Low microbial biomass in the lungs, high host-DNA contamination and sampling difficulty limit the study on lung microbiome. Therefore, little is still known about lung microbial communities and their functions. Here, we perform a preliminary exploratory study to investigate the composition of swine lung microbial community using shotgun metagenomic sequencing and compare the microbial communities between healthy and severe-lesion lungs. We collected ten lavage-fluid samples from swine lungs (five from healthy lungs and five from severe-lesion lungs), and obtained their metagenomes by shotgun metagenomic sequencing.
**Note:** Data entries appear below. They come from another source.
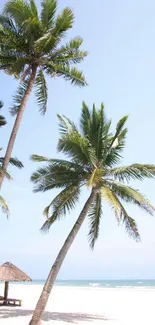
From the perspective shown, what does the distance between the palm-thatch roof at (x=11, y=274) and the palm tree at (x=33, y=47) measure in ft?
24.2

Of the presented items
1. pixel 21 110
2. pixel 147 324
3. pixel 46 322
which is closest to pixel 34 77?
pixel 21 110

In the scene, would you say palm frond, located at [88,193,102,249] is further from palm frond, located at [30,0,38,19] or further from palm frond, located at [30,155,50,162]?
palm frond, located at [30,0,38,19]

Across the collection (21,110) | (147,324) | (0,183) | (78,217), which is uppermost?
(21,110)

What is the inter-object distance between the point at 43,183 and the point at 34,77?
387 centimetres

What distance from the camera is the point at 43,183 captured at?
1357 cm

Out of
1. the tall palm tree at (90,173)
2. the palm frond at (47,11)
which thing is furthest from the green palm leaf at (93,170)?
the palm frond at (47,11)

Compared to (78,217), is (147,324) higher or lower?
lower

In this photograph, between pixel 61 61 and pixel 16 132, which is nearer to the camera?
pixel 16 132

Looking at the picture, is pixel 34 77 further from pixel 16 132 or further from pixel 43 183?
pixel 43 183

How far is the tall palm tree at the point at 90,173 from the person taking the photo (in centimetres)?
1225

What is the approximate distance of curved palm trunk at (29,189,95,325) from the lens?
10.7 metres

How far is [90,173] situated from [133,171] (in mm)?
1522

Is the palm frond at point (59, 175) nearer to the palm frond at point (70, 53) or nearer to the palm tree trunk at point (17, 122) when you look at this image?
the palm tree trunk at point (17, 122)

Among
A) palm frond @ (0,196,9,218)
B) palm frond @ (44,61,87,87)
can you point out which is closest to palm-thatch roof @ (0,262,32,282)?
palm frond @ (0,196,9,218)
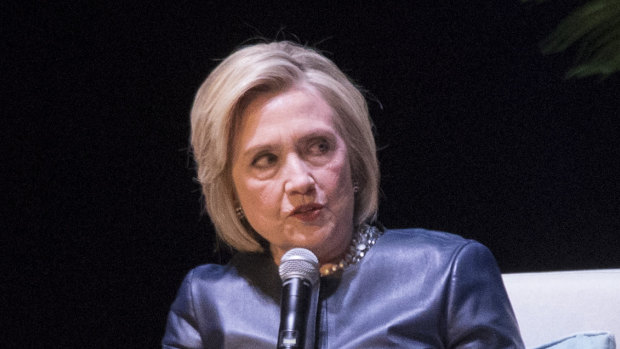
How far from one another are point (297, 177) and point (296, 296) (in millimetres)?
330

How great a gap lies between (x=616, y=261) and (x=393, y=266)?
1085 millimetres

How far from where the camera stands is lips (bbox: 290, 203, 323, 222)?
1368 mm

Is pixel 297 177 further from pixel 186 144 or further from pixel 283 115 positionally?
pixel 186 144

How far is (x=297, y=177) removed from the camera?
136cm

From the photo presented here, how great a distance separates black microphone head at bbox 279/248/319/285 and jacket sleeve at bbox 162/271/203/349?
51 centimetres

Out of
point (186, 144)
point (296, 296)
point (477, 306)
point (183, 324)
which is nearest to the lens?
point (296, 296)

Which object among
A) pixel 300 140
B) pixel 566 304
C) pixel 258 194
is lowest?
pixel 566 304

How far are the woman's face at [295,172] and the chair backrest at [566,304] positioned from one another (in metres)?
0.50

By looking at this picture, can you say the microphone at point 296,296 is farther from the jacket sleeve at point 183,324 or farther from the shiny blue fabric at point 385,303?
the jacket sleeve at point 183,324

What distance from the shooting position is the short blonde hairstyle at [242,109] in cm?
145

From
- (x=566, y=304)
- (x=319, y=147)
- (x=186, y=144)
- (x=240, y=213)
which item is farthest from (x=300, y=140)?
(x=186, y=144)

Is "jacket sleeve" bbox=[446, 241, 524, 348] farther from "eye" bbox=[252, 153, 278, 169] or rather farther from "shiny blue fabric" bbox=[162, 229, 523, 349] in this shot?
"eye" bbox=[252, 153, 278, 169]

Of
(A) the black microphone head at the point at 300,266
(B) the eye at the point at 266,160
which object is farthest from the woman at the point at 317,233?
(A) the black microphone head at the point at 300,266

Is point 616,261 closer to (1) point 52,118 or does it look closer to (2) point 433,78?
(2) point 433,78
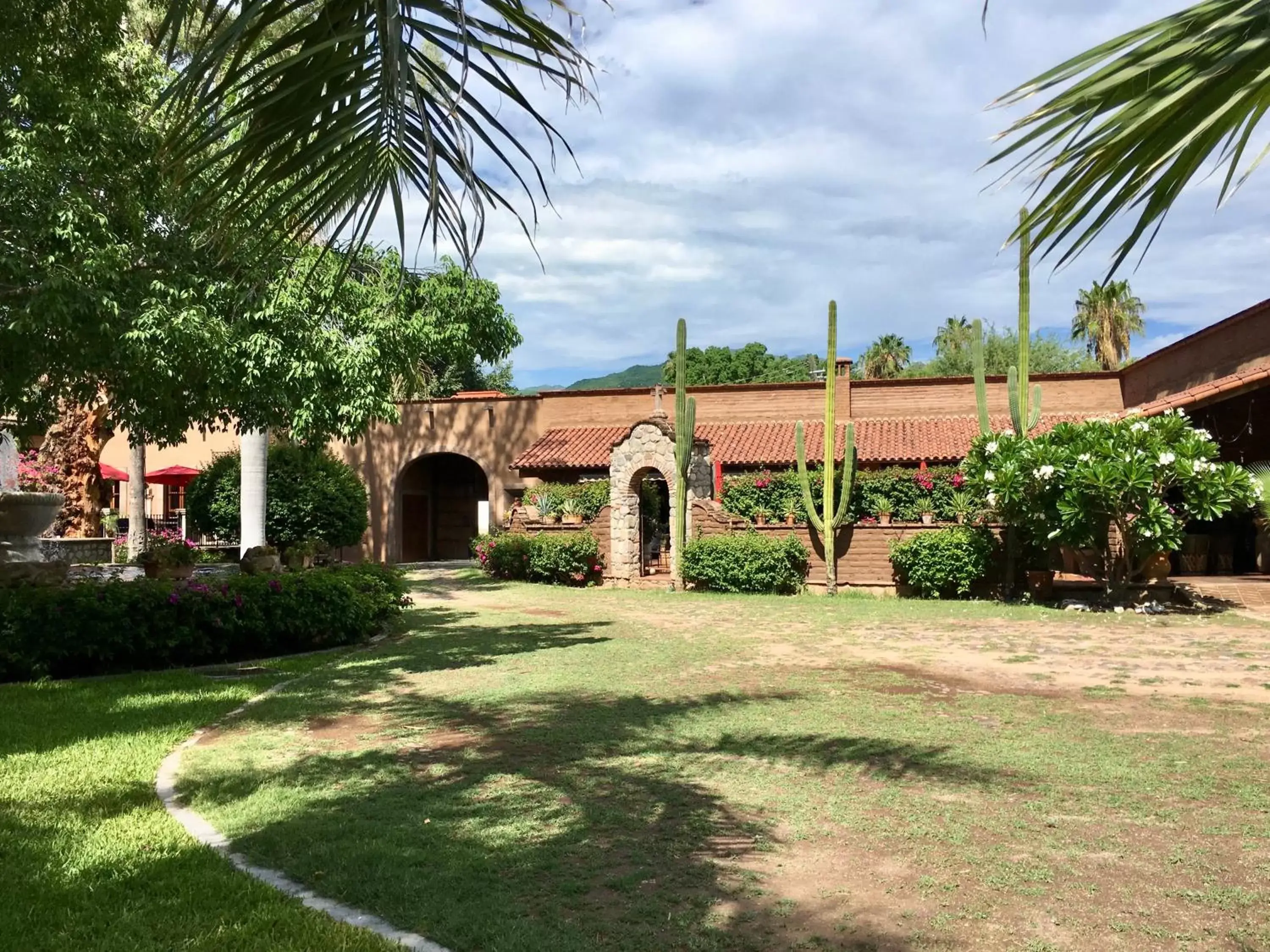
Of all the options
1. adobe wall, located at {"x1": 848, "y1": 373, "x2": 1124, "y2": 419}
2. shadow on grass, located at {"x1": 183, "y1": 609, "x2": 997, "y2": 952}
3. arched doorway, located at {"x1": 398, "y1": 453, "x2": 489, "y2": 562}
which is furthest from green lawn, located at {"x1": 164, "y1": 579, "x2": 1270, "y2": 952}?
arched doorway, located at {"x1": 398, "y1": 453, "x2": 489, "y2": 562}

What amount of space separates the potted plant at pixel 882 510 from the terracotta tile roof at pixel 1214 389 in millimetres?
4411

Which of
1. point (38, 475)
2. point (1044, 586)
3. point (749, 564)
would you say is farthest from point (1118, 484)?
point (38, 475)

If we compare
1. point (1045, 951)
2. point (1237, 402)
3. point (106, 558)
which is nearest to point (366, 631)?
point (1045, 951)

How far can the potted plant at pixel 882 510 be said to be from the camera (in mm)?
18594

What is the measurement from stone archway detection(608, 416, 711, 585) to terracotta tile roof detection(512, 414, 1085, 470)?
76.8 inches

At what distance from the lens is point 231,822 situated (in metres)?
5.02

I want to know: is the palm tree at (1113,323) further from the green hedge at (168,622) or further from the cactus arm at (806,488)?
the green hedge at (168,622)

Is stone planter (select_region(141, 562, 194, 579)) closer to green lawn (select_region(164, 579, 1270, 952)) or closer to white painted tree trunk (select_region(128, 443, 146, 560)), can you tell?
green lawn (select_region(164, 579, 1270, 952))

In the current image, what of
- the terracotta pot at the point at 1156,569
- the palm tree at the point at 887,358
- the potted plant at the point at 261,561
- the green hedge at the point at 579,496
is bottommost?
the terracotta pot at the point at 1156,569

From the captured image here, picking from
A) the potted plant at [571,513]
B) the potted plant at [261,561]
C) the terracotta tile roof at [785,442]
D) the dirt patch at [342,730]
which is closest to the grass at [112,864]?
the dirt patch at [342,730]

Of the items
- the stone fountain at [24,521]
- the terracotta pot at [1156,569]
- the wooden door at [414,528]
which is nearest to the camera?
the stone fountain at [24,521]

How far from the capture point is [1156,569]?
15.3 meters

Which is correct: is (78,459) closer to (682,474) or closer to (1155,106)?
(682,474)

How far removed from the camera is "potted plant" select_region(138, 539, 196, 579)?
43.9ft
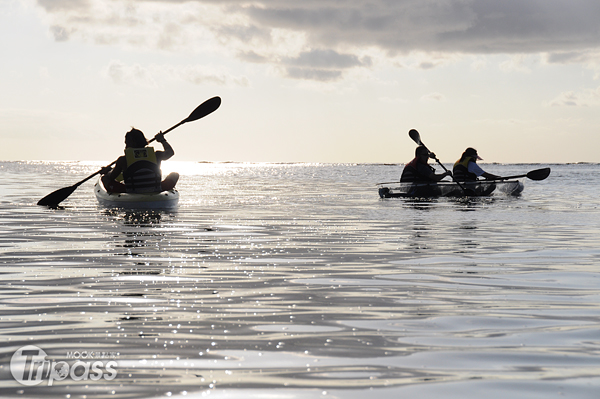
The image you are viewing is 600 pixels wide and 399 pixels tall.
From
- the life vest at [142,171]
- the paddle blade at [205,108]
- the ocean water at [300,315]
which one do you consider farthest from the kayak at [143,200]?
the ocean water at [300,315]

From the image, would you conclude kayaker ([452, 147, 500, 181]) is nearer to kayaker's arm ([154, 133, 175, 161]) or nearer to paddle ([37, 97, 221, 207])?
paddle ([37, 97, 221, 207])

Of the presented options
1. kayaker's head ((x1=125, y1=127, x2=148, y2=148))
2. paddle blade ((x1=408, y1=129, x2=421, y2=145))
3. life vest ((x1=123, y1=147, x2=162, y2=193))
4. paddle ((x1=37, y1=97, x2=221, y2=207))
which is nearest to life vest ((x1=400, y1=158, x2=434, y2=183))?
paddle blade ((x1=408, y1=129, x2=421, y2=145))

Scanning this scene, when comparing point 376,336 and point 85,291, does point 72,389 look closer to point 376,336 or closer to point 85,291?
point 376,336

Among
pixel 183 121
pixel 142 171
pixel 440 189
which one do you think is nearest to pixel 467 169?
pixel 440 189

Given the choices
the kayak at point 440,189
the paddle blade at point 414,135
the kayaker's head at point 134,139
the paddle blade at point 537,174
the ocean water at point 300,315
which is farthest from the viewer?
the paddle blade at point 414,135

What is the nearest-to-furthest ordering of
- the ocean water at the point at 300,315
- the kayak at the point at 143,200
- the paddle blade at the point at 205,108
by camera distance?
the ocean water at the point at 300,315 → the kayak at the point at 143,200 → the paddle blade at the point at 205,108

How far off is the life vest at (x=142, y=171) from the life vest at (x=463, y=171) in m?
9.83

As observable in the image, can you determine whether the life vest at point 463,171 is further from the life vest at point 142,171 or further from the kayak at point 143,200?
the life vest at point 142,171

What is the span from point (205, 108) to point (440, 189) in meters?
7.93

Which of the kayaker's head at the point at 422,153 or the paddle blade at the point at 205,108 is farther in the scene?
the kayaker's head at the point at 422,153

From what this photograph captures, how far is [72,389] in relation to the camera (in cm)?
316

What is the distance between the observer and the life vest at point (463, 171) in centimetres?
1970

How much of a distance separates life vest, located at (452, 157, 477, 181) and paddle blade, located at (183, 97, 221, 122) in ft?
26.4

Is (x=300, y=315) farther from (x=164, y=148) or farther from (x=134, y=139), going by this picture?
(x=164, y=148)
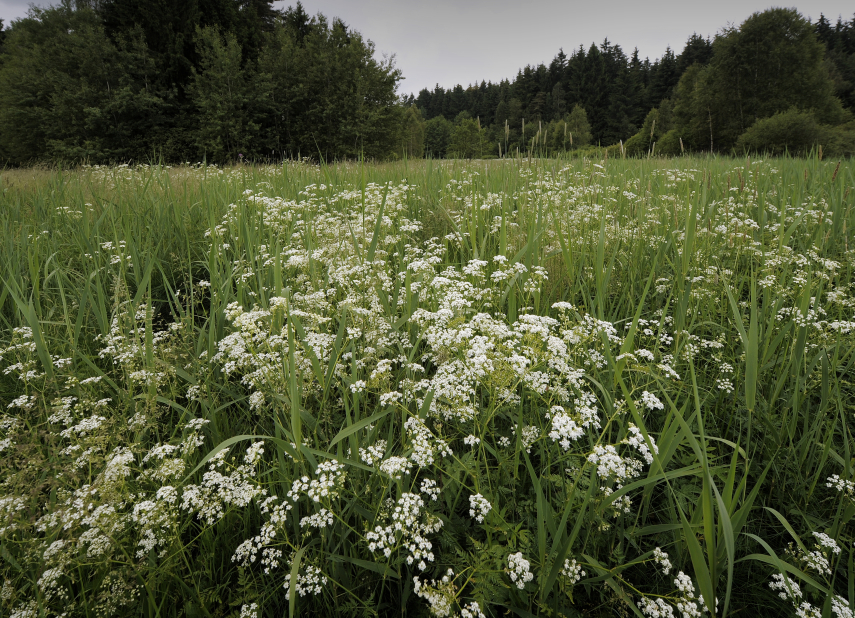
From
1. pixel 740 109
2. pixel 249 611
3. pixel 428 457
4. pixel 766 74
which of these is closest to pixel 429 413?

After filtering host genomic DNA contamination (93.5% ± 1.2%) in the lung metagenomic data, we annotated swine lung microbial communities ranging from four domains to 645 species. Compared with previous taxonomic annotation of the same samples by the 16S rRNA gene amplicon sequencing, it annotated the same number of family taxa but more genera and species. We next performed an association analysis between lung microbiome and host lung-lesion phenotype. We found three species (Mycoplasma hyopneumoniae, Ureaplasma diversum, and Mycoplasma hyorhinis) were associated with lung lesions, suggesting they might be the key species causing swine lung lesions. Furthermore, we successfully reconstructed the metagenome-assembled genomes (MAGs) of these three species using metagenomic binning. This pilot study showed us the feasibility and relevant limitations of shotgun metagenomic sequencing for the characterization of swine lung microbiome using lung lavage-fluid samples. The findings provided an enhanced understanding of the swine lung microbiome and its role in maintaining lung health and/or causing lung lesions.